* _Scene question items_:
— START —

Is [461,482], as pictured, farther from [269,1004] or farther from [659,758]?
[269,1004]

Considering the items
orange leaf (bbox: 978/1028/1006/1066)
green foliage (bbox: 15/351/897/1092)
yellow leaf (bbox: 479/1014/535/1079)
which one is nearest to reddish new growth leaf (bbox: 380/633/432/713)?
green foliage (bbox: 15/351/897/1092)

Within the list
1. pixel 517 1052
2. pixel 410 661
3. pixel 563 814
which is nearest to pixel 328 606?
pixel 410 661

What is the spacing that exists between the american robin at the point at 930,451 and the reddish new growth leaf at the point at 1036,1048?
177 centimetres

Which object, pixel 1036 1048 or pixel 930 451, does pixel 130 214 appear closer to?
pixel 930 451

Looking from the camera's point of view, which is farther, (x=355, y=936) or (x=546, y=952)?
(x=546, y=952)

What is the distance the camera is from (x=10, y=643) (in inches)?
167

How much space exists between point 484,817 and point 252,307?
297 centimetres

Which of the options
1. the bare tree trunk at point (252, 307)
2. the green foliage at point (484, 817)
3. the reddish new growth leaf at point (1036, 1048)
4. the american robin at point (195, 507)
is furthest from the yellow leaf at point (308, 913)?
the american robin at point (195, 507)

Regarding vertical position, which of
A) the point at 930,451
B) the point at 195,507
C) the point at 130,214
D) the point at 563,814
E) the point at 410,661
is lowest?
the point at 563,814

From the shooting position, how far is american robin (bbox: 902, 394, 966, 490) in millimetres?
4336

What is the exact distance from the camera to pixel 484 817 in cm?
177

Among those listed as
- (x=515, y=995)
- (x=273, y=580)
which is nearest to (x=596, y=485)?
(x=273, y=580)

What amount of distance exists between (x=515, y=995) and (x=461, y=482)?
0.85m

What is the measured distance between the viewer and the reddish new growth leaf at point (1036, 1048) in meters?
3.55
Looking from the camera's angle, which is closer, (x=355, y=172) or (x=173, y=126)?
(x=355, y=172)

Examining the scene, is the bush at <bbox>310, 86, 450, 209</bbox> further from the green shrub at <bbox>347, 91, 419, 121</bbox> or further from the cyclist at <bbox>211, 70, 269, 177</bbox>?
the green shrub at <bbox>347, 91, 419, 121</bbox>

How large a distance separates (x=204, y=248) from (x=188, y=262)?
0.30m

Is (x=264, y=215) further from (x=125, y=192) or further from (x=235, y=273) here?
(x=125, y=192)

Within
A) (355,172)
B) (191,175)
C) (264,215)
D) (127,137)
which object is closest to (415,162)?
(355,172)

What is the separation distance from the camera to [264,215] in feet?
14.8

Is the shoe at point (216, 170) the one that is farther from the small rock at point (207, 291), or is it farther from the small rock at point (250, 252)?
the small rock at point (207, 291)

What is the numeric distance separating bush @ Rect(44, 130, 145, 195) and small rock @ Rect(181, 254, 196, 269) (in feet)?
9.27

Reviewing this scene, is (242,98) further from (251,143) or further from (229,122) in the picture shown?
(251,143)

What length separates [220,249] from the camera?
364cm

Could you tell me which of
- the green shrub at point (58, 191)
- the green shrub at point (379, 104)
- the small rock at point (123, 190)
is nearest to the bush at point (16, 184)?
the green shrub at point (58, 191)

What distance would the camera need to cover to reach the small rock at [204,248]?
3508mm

— END —

* _TASK PROMPT_:
Rewrite the items from the line containing "What is the numeric" through the last line of the items, changing each "small rock" to "pebble" and leaving everything else the same.

* _ANSWER TO THIS PROBLEM_:
What is the numeric distance separating bush @ Rect(44, 130, 145, 195) and pebble @ Rect(181, 254, 196, 269) (in feet)?
9.27

Reviewing this scene, is (242,98) further from (251,143) or further from (229,122) in the picture shown?
(251,143)

What length separates [220,249] from the camera?
364cm

Could you tell me which of
- the green shrub at point (58, 191)
- the green shrub at point (379, 104)
- the pebble at point (123, 190)
is nearest to the bush at point (16, 184)?
the green shrub at point (58, 191)

What distance would the camera need to cover to reach the pebble at [204,248]?
3508mm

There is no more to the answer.